Sonia no había muerto aún. El verdugo volvió a alejarse unos pasos para contemplar, embelesado, la agonía de su víctima, disfrutando con su estertor y preparándose para lo que estaba por venir.

Al cabo de un rato, la herida dejó de manar. El cadáver de Sonia Barca irradiaba una sombría blancura, como si estuviera tallado en marfil. A través del desgarrado pecho, se distinguían las vísceras, sus refulgentes colores.

El siniestro oficiante se acercó a su ofrenda, chapoteando en su sangre. Arrancó al cadáver los pendientes, un colgante y un anillo, y los guardó. Registró el uniforme de Sonia y se hizo con su documentación, pero dejó en su lugar el juego de llaves del palacio.

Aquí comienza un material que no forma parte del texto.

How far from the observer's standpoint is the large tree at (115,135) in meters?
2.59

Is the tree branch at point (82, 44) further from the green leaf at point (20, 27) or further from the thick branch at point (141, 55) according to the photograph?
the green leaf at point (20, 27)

Luego cortó las ligaduras que oprimían al cadáver y esgrimió el filo del arma sobre la piel de su víctima. Dibujó una serie de incisiones presionando con la punta del cuchillo y realizó varios cortes, ni demasiado superficiales ni demasiado profundos.

Casi experimentaba ya el vértigo, la liviandad, las alas de la mariposa elevándole hacia un cielo de estrellas pintadas y lunas de cartón.

Los labios del asesino se estiraron en una satisfecha sonrisa. El Palacio Cavallería era un lugar seguro. Tal como había dado por hecho, las alarmas no se habían disparado. Nadie había acudido a los gritos de la víctima. Disponía de toda la noche por delante, pero debía aprestarse a completar su tarea.